When the Art Deco style made its way into the architectural world in France, in the 1920s, the Verdun Auditorium didn’t yet exist. It wasn’t before the thirties and forties that several buildings inspired by this artistic movement appeared on Montréal’s landscape. The Auditorium is a worthy representative of this trend. Its designers, architect Anastase Gravel and engineer Henry Hadley, gave the arena a simple architectural style where the volumes are light-coloured, plain, and straight. Its vast, oblong-shaped lobby, 91.5 × 50.3 m in area, its interior steel structures, consisting of free-standing, visible columns and beams, and its 18.3-metre-high gable roof were set in the North American Art Deco-influenced architectural style.
Between 1950 and 1970, the Verdun Auditorium shined. Its skating rink was used every day by many sports teams. Never would the arena have imagined that it would be so popular among the Verdun and Montréal population. With a capacity of approximately 4,000 people, the building even started to lack time slots and space to accommodate all the sports teams in the city.
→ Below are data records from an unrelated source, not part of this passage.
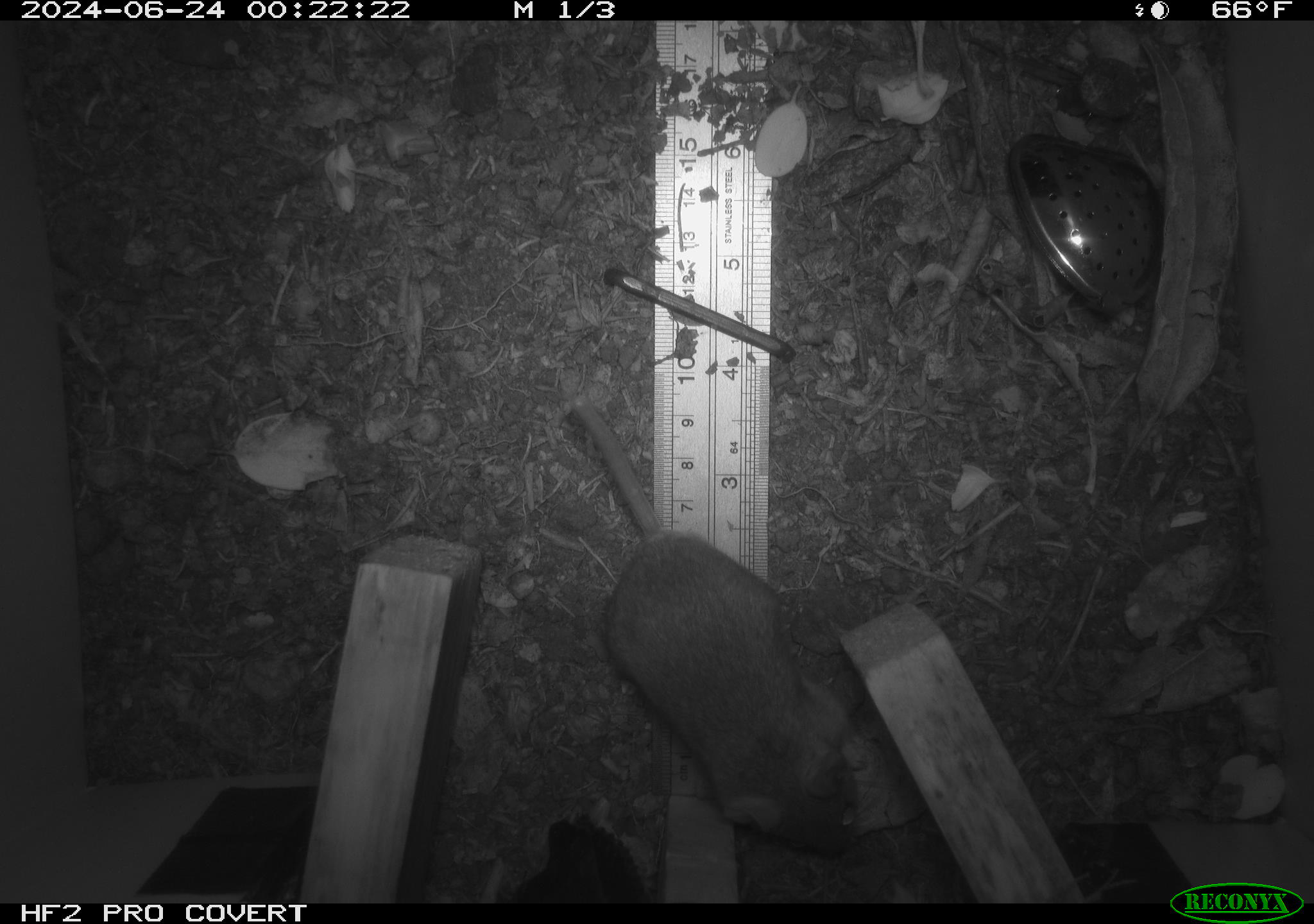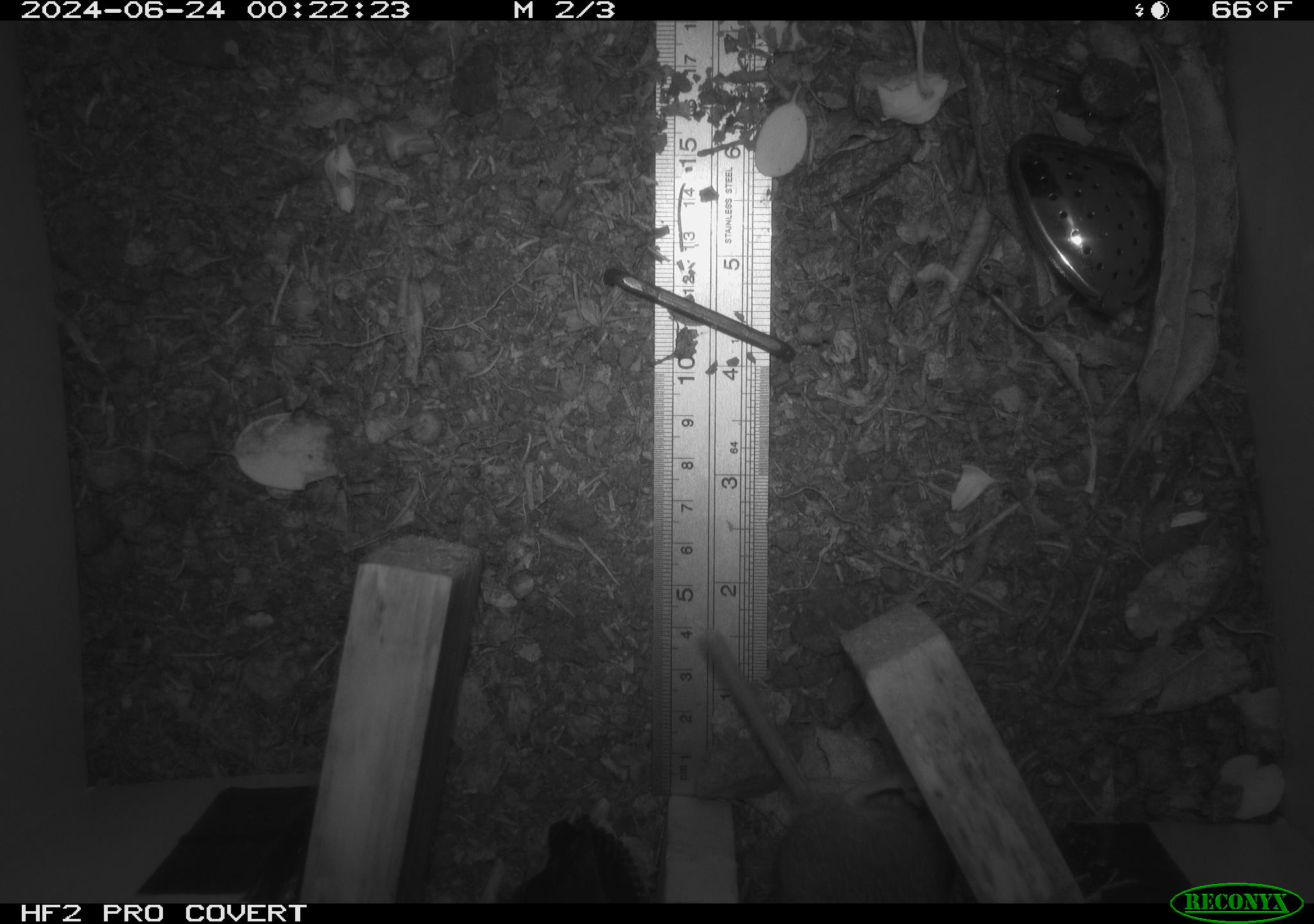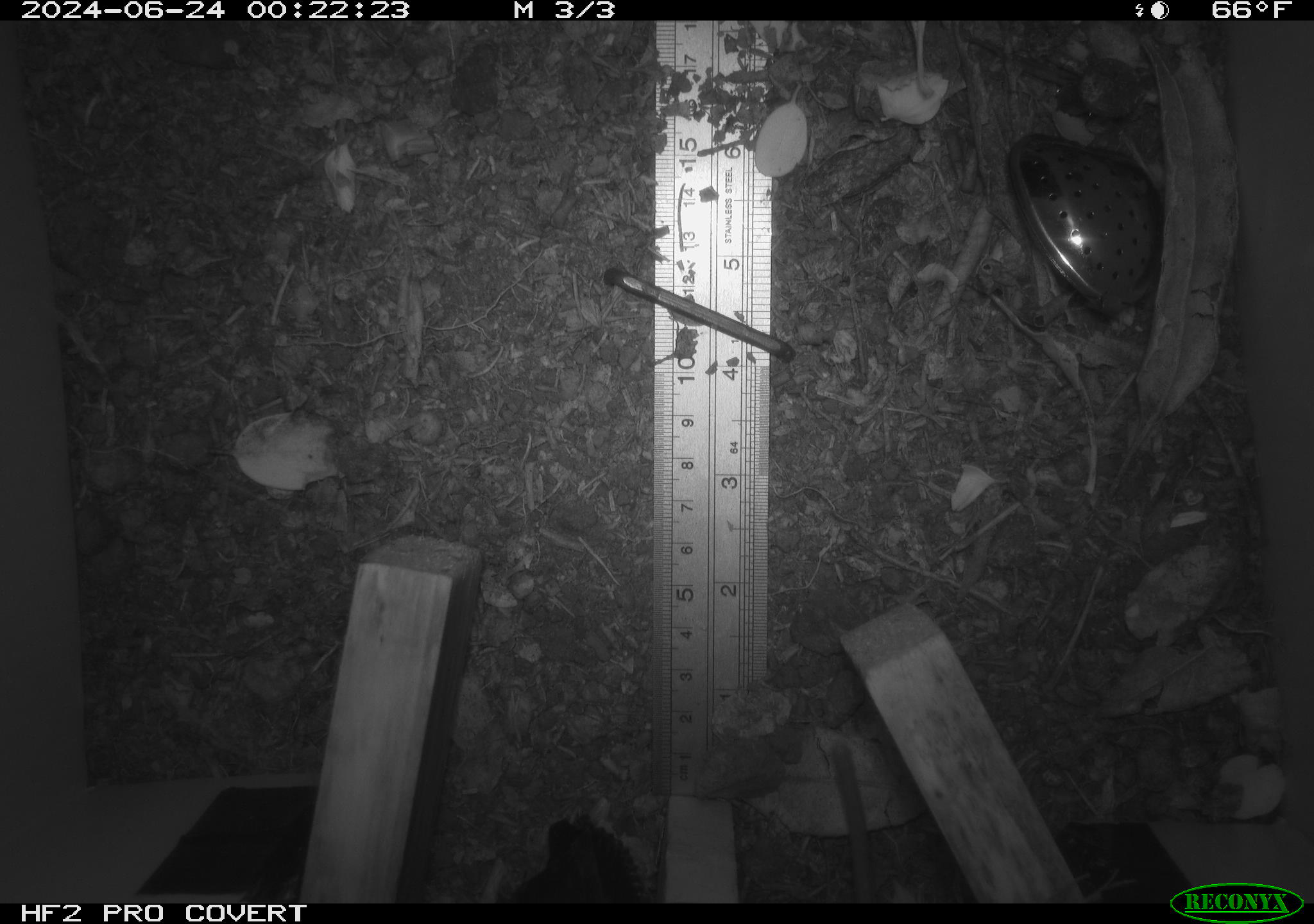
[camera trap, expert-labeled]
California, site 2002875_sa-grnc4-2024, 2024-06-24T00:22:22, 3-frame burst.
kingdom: Animalia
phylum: Chordata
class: Mammalia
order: Rodentia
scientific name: Rodentia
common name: rodent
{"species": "rodent (Rodentia)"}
To meet the Verdun residents’ needs the Auditorium had therefore no choice but to welcome a companion by its side in 1977, the Annex, baptized a few years later Aréna Denis-Savard. Together, the two buildings can accommodate nearly 8,000 people.
The oldest arena in Montréal continued to be transformed over time. As the years pass and needs change, the arena redesigned certain spaces. From 2008 to 2011, the Auditorium was home to the Junior de Montréal team, in the Québec Major Junior Hockey League. To welcome this type of team, the arena was obliged to improve its facilities, thus, corporate box seats and a press gallery were set up.
The Verdun Auditorium was reconfigured several times after it was first built; however, it isn’t such transformations that are of great interest today. It is renowned for small details and its furniture. Some original architectural elements are still in place, in fact, making it unique.